Instruction-tuning, where models are fine-tuned to follow human instructions, is a common strategy to improve performance. However, its effectiveness varies across different model sizes. Smaller models show inconsistent improvements, indicating that their training methods may need adjustment. When fine-tuned on grade-school math problems, smaller models often overfit, becoming too specialized to the training data and failing to generalize to new problems.

In summary, while smaller LLMs can offer good performance at a lower cost, their brittleness in handling complex, multi-step reasoning tasks limits their practical use, especially in scenarios requiring consistent, reliable performance across various problems.

Example Problem from the Compositional GSM Test

Let X be the answer to the Q1:

Q1: There are 27 unicorns left in the world. One-third of them are in the Scottish Highlands. Two-thirds of the Scottish unicorns are female. How many female Scottish unicorns are there? Solve it and use the value of X to solve Q2. Explain your answer step by step.

Q2: Zack’s locker is half as big as Timothy’s locker. Peter’s locker is 1/4 as big as Zack’s locker. If Peter’s locker is X cubic inches, how big is Timothy’s locker in cubic inches?

The answer of Question-1 (Q1) is a variable X in Question-2 (Q2). The model has to be able to solve the first question correctly in order to solve the second question. The new final answer of Q2 is calculated by modifying its code-form solution and executing it.
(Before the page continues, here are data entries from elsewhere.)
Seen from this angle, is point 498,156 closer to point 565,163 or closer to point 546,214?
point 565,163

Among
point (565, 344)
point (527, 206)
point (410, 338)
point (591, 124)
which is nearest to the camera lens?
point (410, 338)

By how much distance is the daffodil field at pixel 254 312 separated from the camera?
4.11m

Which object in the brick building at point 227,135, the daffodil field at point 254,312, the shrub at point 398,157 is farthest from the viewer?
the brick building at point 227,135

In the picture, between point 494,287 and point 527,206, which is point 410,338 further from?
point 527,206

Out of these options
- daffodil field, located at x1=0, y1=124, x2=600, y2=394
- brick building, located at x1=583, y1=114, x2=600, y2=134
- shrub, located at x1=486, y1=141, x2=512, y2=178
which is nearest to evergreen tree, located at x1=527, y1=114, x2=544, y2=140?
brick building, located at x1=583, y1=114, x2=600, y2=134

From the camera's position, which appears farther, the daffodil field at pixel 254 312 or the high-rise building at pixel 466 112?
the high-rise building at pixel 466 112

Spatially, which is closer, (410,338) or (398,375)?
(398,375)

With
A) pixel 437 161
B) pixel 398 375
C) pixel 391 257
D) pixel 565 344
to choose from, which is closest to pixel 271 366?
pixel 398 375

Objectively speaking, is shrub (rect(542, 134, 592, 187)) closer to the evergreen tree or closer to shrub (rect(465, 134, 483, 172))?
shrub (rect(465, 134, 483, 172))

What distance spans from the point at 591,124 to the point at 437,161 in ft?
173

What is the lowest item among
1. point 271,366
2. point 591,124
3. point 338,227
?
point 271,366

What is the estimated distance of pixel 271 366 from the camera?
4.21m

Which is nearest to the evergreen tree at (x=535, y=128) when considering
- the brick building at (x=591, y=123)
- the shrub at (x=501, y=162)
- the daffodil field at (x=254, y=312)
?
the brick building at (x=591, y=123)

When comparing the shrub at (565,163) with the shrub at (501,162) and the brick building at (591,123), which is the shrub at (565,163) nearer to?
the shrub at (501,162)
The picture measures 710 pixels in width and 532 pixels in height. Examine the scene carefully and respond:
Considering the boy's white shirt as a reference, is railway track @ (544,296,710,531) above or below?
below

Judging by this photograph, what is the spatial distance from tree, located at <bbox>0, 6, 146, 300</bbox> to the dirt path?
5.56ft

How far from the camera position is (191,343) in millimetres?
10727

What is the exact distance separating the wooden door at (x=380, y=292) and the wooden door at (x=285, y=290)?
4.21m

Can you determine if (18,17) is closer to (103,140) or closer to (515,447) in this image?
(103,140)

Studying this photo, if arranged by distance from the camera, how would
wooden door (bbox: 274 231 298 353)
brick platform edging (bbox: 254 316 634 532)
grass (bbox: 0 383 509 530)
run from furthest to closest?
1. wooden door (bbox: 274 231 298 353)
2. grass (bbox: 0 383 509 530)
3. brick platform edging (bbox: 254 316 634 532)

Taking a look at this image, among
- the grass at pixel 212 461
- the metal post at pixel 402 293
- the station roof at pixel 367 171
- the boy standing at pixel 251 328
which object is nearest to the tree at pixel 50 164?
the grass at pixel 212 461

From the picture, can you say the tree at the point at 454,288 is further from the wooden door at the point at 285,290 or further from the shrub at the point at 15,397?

According to the given graph:

GSM8K Accuracy: This represents the performance of models on the GSM8K dataset, which is a standard reasoning benchmark consisting of single-question problems. The score on this axis is the geometric mean of the model’s accuracy on individual components of the questions, 𝑆1 and 𝑆2.
Compositional GSM Accuracy: This is a more challenging task where two questions from the GSM8K dataset are chained together. The answer to the first question (Q1) becomes a variable in the second question (Q2). For a model to get the compositional GSM problem correct, it must answer both questions correctly. Thus, the compositional accuracy is 𝑆1 × 𝑆2.

Key Observations

Most models fall below the 𝑦 = 𝑥 ² trend line (dashed curve): This line shows the expected performance if a model’s compositional accuracy were the product of its accuracies on Q1 and Q2. Most points falling below it suggest a reasoning gap—models struggle more with compositional tasks than their individual GSM8K accuracies predict.
Better performance on single tasks than on compositional tasks: The graph shows that models perform well on GSM8K, but their performance declines on compositional questions. Even as GSM8K accuracy nears 100%, compositional GSM accuracy remains lower.
Outliers with high compositional accuracy: Models like GPT-4o, Gemini 1.5 Pro, and Qwen2.5-MATH-72B-IT excel in both GSM8K and compositional GSM, indicating superior reasoning accuracy across chained problems.
Models with lower compositional GSM accuracy: Models like Mistral-7B-PT and Phi-2 show a larger gap between their GSM8K and compositional GSM accuracy, suggesting their reasoning struggles with more complex, chained tasks.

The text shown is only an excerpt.